*Required work:*
[A] Print the part of the Charles Gavan Duffy passage between "Duffy, along with" and "solicited their votes.", inclusive, word for word.
[B] In the Charles Gavan Duffy passage, which constituency elected Duffy to the House of Commons in 1852?

··· Reading passage

Charles Gavan Duffy, Young Ireland leader, Irish nationalist, journalist, poet, and Australian politician, is buried in Glasnevin Cemetery, Glasnevin, Dublin, on March 8, 1903. He is the 8th Premier of Victoria and one of the most colourful figures in Victorian political history.

Duffy is born on April 12, 1816, in Dublin Street, Monaghan, County Monaghan. Both of his parents die while he is still a child and his uncle, Fr. James Duffy, who is the Catholic parish priest of Castleblayney, becomes his guardian for a number of years. He is educated at St. Malachy’s College in Belfast and is admitted to the Irish Bar in 1845. He becomes a leading figure in Irish literary circles.

Duffy, along with Thomas Osborne Davis and John Blake Dillon, founds The Nation and becomes its first editor. Davis and Dillon later become Young Irelanders. All three are members of Daniel O’Connell‘s Repeal Association. This paper, under Duffy, transforms from a literary voice into a “rebellious organisation.”

In August 1850, Duffy forms the Tenant Right League to bring about reforms in the Irish land system and protect tenants’ rights, and in 1852 is elected to the House of Commons for New Ross. By 1855, the cause of Irish tenants seems more hopeless than ever. Broken in health and spirit, Duffy publishes a farewell address to his constituency, declaring that he has resolved to retire from parliament, as it is no longer possible to accomplish the task for which he has solicited their votes.

In 1856, Duffy emigrates with his family to Australia, settling in the newly formed Colony of Victoria. A public appeal is held to enable him to buy the freehold property necessary to stand for the colonial Parliament. He is immediately elected to the Legislative Assembly for Villiers and Heytesbury in the Western District in 1856. He later represented Dalhousie and then North Gippsland. With the collapse of the Victorian Government‘s Haines Ministry during 1857, another Irish Catholic, John O’Shanassy, unexpectedly becomes Premier with Duffy his second-in-charge.

······
··· Recorded information

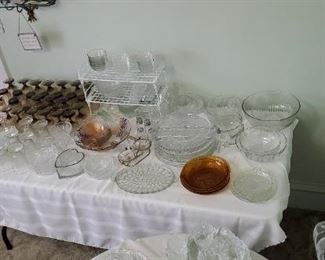 Individual antique glassware and crystal pieces.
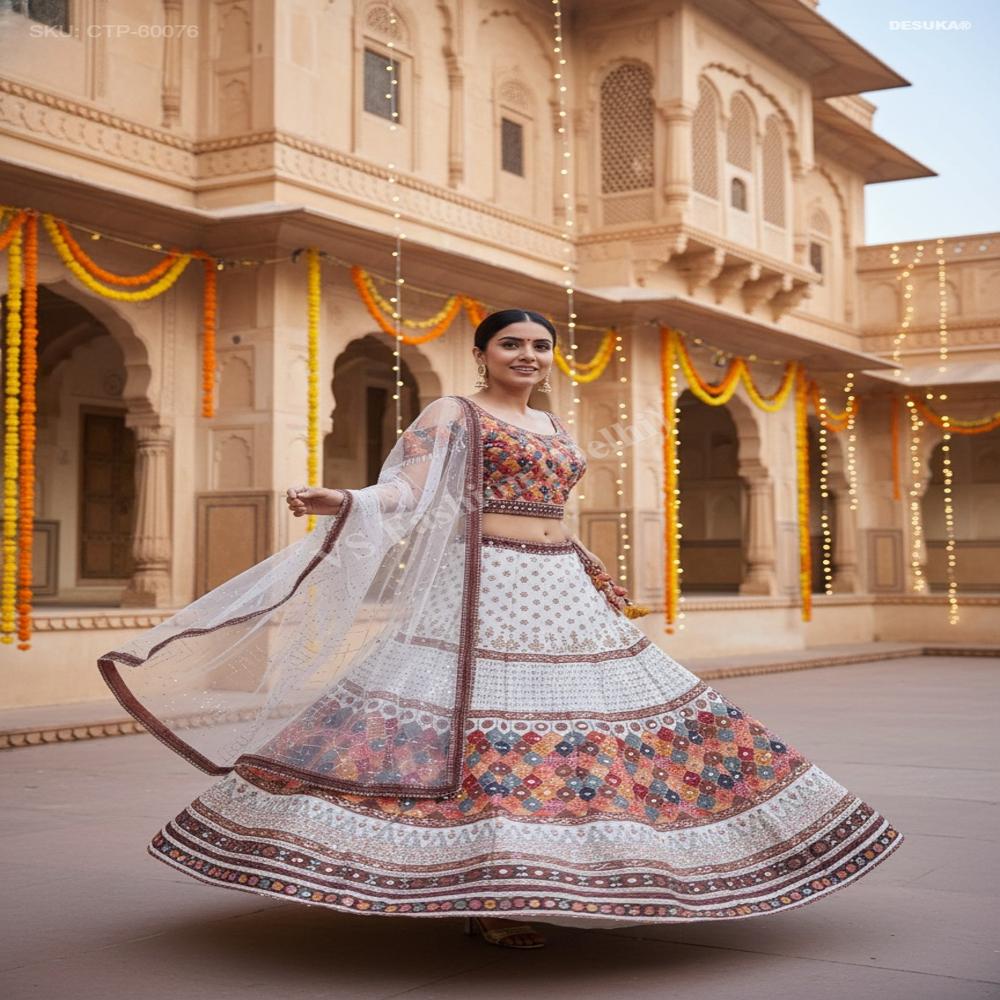 CTP-60076 Lehenga Choli with Mirror Work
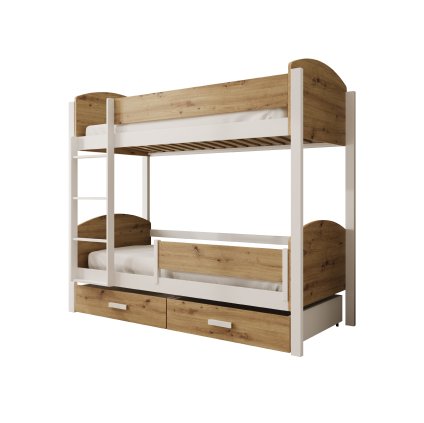 Patrová postel JORI, CH-JOR-WA-200-BAR-M, 200x90 cm se zábradlím a matrací, bílá/dub artisan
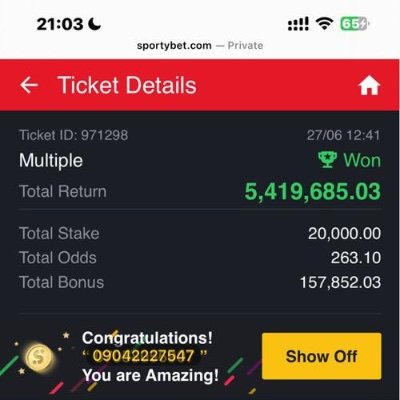 am available for sure odd everyday if you have interest in it message me on WhatsApp anytime +2348134813604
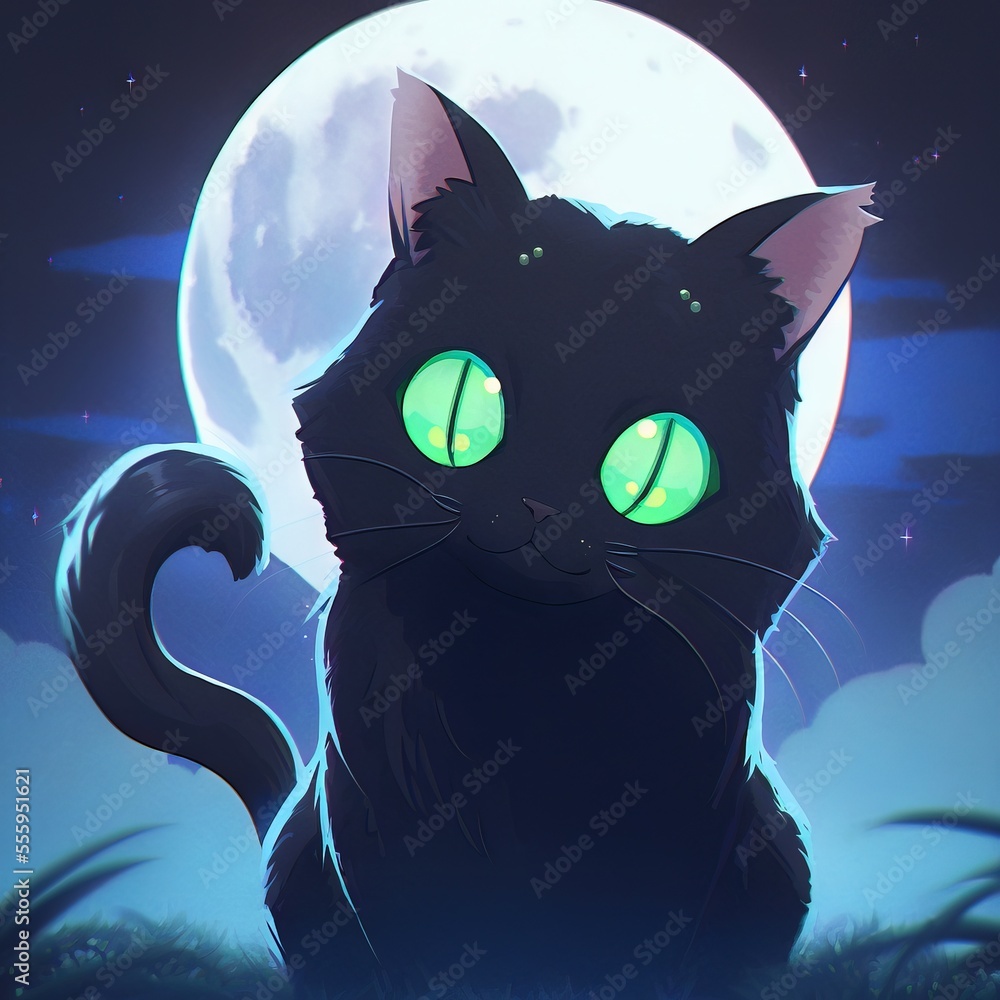 Aufkleber a black cat with glowing green eyes sitting in front of a full moon with the moon behind it and gras
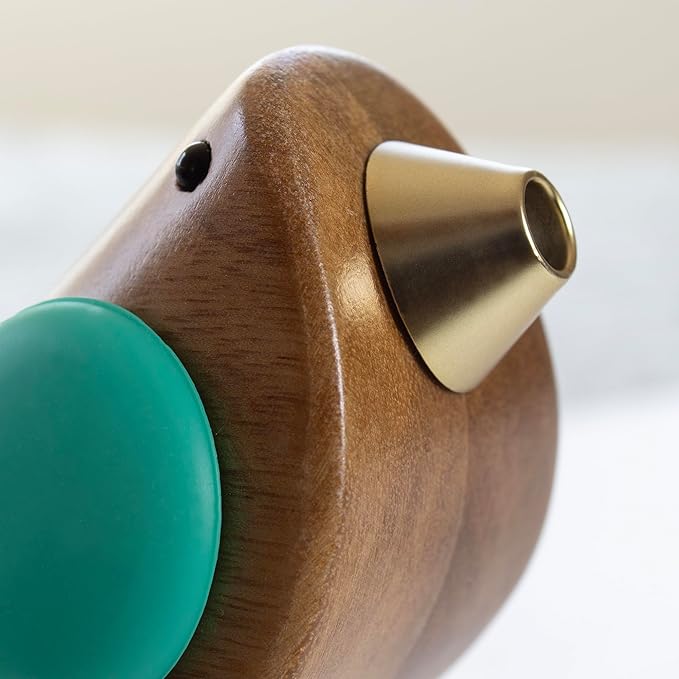 Wine Bottle Pourer, Fun Wine Pourer Spout Sings While It Pours, Airtight Wine Bottle Sealer, Acacia Wood with Turquoise Wings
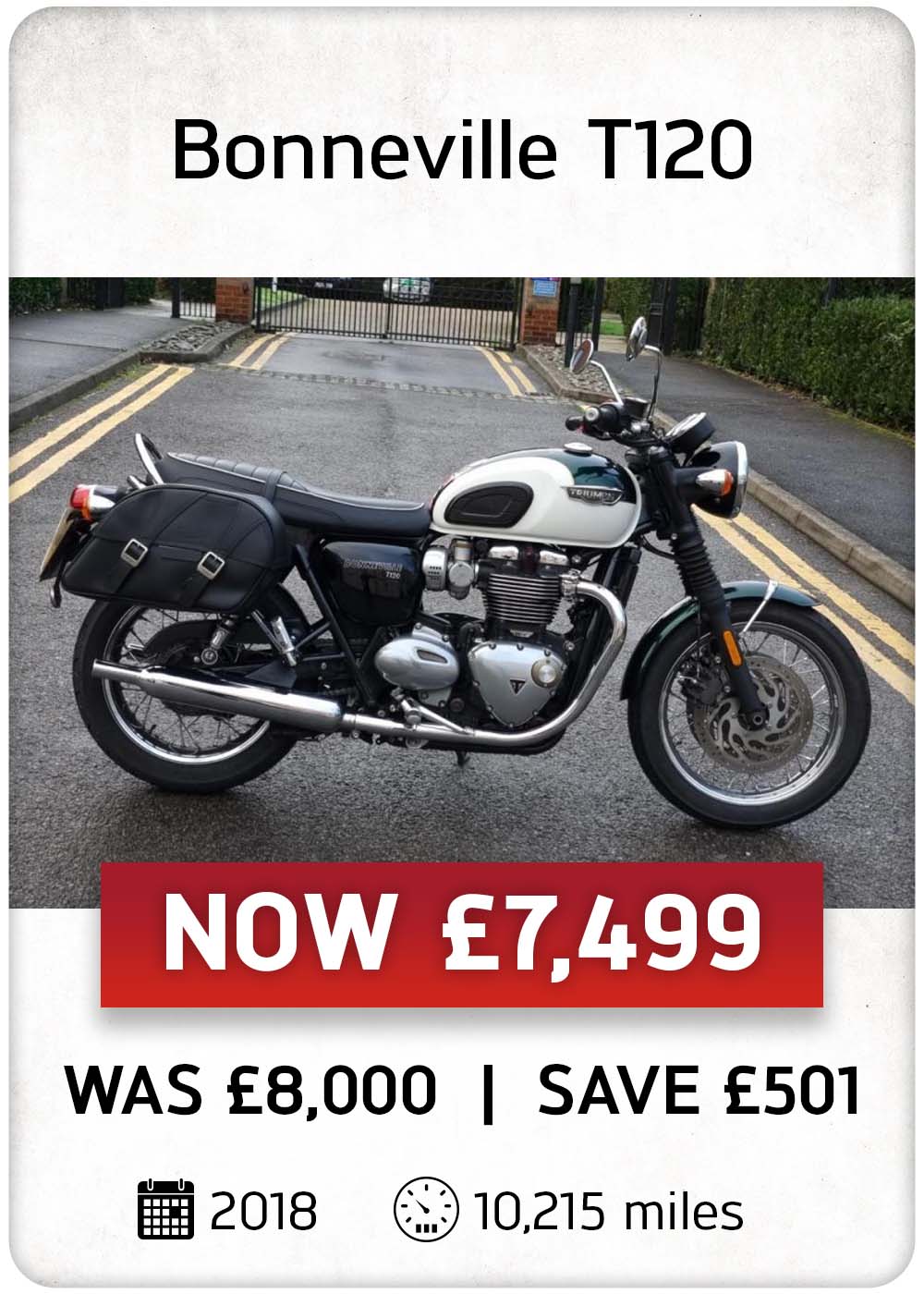 Triumph BONNEVILLE T120 for sale in our Used Bike Specials at Laguna Motorcycles in Maidstone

······

*Responses to the exercise:*
[A]
Duffy, along with Thomas Osborne Davis and John Blake Dillon, founds The Nation and becomes its first editor. Davis and Dillon later become Young Irelanders. All three are members of Daniel O’Connell‘s Repeal Association. This paper, under Duffy, transforms from a literary voice into a “rebellious organisation.”

In August 1850, Duffy forms the Tenant Right League to bring about reforms in the Irish land system and protect tenants’ rights, and in 1852 is elected to the House of Commons for New Ross. By 1855, the cause of Irish tenants seems more hopeless than ever. Broken in health and spirit, Duffy publishes a farewell address to his constituency, declaring that he has resolved to retire from parliament, as it is no longer possible to accomplish the task for which he has solicited their votes.

[B] New Ross